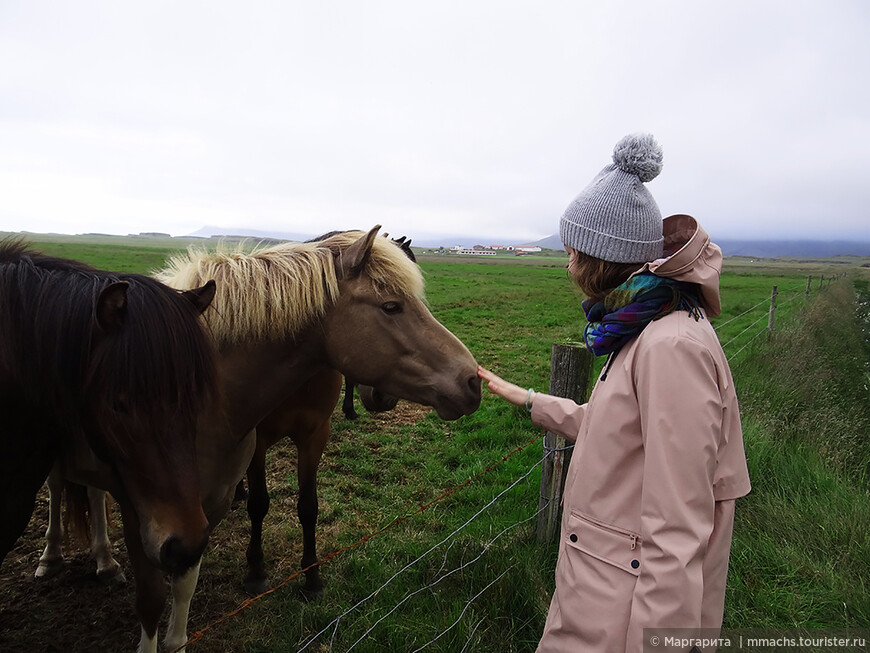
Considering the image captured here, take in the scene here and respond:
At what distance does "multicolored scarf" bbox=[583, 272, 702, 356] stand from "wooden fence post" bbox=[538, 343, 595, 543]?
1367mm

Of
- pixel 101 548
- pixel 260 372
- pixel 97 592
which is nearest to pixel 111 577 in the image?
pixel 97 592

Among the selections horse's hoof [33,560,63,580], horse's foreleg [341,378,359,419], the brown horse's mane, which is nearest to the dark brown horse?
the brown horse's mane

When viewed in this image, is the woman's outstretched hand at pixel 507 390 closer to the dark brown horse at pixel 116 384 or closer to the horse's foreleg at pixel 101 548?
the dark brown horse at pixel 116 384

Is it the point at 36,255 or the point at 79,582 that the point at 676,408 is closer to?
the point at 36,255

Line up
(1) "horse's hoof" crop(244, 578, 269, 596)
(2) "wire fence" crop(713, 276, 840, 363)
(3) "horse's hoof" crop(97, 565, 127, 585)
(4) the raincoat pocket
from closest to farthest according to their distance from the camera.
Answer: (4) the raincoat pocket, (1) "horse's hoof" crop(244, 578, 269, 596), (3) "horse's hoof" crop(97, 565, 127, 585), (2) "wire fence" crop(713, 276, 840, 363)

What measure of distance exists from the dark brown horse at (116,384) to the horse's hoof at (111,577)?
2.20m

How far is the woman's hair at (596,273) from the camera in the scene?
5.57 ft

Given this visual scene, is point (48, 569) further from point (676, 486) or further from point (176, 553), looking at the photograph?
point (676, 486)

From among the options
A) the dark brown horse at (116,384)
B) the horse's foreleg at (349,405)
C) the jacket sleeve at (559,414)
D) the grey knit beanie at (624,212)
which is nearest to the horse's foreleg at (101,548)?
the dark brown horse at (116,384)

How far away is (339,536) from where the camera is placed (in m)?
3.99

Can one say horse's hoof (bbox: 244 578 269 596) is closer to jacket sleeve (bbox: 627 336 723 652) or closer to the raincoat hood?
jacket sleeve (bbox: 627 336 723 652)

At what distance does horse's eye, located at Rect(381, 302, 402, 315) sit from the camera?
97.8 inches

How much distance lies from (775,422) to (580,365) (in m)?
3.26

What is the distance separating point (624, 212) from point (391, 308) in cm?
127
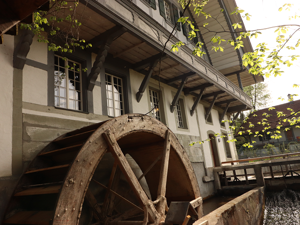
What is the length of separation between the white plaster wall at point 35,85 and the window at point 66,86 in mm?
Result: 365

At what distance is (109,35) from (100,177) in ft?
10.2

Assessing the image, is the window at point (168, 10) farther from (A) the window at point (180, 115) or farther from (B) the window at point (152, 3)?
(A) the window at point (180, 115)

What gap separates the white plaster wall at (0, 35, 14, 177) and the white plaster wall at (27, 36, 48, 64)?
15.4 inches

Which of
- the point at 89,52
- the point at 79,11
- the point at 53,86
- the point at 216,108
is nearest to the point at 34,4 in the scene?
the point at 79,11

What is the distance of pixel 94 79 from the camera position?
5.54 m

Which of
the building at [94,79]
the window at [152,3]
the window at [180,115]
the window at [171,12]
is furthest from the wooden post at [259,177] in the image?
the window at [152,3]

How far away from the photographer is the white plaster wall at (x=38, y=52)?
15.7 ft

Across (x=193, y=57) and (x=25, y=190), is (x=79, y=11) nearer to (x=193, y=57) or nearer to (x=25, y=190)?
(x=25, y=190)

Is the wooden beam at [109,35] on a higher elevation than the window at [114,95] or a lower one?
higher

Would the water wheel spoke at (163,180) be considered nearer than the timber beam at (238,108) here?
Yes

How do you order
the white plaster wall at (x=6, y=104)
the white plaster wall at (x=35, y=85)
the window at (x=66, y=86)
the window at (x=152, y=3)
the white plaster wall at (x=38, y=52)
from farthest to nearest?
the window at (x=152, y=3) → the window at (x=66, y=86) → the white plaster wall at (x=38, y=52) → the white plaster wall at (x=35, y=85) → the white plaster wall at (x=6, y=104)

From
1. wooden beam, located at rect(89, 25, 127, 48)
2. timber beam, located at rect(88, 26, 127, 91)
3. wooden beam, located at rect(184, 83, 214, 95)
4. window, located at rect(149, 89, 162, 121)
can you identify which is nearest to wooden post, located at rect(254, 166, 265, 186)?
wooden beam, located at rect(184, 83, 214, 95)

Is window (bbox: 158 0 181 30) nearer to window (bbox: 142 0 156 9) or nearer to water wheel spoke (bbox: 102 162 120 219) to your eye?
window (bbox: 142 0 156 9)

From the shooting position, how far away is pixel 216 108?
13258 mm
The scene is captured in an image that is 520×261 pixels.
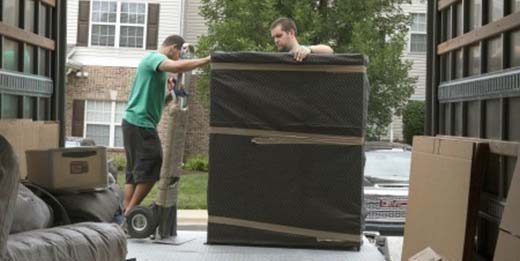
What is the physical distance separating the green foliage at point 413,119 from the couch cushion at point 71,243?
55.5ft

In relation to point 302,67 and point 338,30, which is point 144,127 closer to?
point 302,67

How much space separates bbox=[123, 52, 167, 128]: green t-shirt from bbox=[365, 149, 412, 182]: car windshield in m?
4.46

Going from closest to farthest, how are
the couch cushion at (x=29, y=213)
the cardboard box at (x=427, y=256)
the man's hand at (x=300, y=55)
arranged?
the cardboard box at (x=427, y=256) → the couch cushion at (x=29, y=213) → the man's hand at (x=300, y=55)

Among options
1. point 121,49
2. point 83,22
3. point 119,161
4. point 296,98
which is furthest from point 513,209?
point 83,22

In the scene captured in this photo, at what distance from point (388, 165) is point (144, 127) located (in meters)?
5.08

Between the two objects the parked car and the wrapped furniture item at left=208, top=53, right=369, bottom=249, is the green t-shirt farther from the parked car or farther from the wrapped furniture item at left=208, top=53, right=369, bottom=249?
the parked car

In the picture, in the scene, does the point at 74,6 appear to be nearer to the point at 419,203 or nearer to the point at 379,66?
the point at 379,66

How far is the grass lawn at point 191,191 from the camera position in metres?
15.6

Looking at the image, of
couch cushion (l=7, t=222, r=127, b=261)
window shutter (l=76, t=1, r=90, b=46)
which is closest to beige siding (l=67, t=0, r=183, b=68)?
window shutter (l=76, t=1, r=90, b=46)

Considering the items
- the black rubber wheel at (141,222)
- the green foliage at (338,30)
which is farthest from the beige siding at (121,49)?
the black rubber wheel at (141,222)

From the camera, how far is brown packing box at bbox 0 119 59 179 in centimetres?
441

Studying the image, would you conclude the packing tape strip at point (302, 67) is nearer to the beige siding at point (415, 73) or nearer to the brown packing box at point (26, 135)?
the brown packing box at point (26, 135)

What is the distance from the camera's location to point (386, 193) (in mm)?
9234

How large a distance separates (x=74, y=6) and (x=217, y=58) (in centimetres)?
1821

---

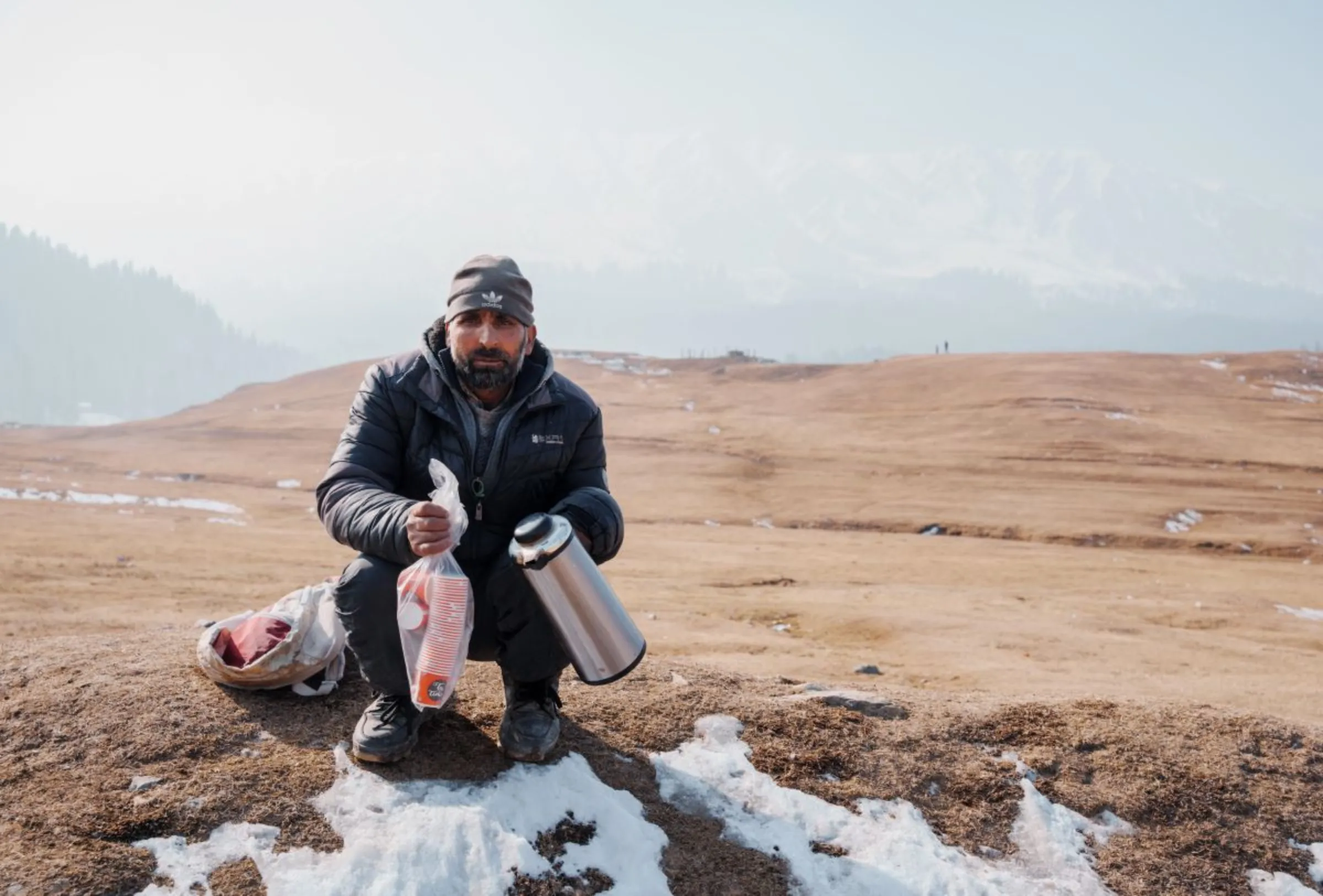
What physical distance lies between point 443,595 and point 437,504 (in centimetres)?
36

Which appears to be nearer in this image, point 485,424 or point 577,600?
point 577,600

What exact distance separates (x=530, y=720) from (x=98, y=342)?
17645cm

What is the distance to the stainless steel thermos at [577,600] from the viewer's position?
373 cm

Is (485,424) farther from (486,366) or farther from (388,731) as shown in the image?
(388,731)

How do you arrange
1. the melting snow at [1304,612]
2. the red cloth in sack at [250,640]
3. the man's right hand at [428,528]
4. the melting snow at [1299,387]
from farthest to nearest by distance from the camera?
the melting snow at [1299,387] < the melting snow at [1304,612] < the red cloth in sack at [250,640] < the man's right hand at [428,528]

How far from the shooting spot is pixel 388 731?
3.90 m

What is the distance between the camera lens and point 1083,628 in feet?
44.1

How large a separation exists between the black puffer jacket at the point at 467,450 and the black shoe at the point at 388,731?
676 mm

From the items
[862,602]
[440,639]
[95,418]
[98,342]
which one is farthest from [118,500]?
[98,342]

...

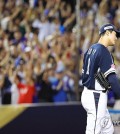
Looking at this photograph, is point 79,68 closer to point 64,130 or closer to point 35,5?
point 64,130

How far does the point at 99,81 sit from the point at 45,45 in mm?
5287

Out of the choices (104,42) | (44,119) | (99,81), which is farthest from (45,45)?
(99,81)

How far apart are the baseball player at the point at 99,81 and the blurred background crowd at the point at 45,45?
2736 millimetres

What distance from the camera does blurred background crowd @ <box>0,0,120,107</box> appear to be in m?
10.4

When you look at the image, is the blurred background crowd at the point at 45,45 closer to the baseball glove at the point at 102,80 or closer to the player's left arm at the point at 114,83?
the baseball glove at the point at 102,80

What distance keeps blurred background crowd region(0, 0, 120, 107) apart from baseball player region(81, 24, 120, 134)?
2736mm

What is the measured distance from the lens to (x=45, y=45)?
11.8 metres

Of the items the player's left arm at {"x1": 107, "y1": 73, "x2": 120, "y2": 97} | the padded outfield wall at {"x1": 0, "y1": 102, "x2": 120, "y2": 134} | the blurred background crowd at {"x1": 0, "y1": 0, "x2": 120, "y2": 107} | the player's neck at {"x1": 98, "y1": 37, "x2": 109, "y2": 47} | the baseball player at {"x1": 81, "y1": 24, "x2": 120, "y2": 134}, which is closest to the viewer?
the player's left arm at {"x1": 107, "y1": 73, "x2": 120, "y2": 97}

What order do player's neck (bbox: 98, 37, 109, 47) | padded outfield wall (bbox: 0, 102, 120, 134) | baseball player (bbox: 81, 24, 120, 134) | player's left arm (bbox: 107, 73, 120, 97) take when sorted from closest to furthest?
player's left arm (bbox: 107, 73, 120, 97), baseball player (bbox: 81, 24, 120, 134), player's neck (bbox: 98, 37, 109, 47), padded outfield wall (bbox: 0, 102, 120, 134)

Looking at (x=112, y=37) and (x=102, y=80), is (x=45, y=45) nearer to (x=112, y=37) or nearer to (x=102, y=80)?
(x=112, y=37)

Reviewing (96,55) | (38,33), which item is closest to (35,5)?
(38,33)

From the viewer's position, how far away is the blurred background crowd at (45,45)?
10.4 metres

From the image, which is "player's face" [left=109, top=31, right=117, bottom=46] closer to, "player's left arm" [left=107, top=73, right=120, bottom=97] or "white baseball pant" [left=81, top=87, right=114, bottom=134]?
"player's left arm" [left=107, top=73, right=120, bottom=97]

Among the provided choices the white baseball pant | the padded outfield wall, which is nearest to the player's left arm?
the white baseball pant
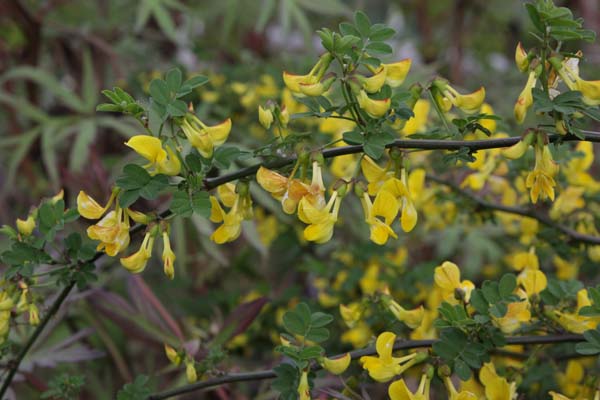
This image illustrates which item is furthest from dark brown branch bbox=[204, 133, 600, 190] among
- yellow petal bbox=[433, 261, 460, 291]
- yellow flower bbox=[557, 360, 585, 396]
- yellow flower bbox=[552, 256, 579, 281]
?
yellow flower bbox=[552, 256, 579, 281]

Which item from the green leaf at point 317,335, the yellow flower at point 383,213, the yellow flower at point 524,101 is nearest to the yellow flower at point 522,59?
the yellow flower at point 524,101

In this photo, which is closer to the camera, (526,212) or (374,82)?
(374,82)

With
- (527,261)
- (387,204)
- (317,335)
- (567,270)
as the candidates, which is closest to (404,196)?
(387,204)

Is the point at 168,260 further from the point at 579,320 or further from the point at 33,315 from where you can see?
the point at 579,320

◆ Task details ◆
Copy out everything from the line containing "Considering the image" down to the line containing "Answer: (4) the", keeping each line identical to the records.

◆ Finished task ◆
Considering the image captured here, take in the scene here and respond:
At what distance does "multicolored scarf" bbox=[583, 272, 702, 356] stand from "wooden fence post" bbox=[538, 343, 595, 543]?
1367mm

Of
- pixel 101 548
- pixel 260 372
- pixel 97 592
which is nearest to pixel 111 577 in the image?
pixel 97 592

Among the selections horse's hoof [33,560,63,580], horse's foreleg [341,378,359,419], the brown horse's mane, which is nearest to the dark brown horse?
the brown horse's mane

When viewed in this image, is the woman's outstretched hand at pixel 507 390 closer to the dark brown horse at pixel 116 384 or closer to the horse's foreleg at pixel 101 548?
the dark brown horse at pixel 116 384

Is it the point at 36,255 or the point at 79,582 that the point at 676,408 is closer to?
the point at 36,255

Line up
(1) "horse's hoof" crop(244, 578, 269, 596)
(2) "wire fence" crop(713, 276, 840, 363)
(3) "horse's hoof" crop(97, 565, 127, 585)
(4) the raincoat pocket
from closest to farthest according to their distance from the camera.
Answer: (4) the raincoat pocket, (1) "horse's hoof" crop(244, 578, 269, 596), (3) "horse's hoof" crop(97, 565, 127, 585), (2) "wire fence" crop(713, 276, 840, 363)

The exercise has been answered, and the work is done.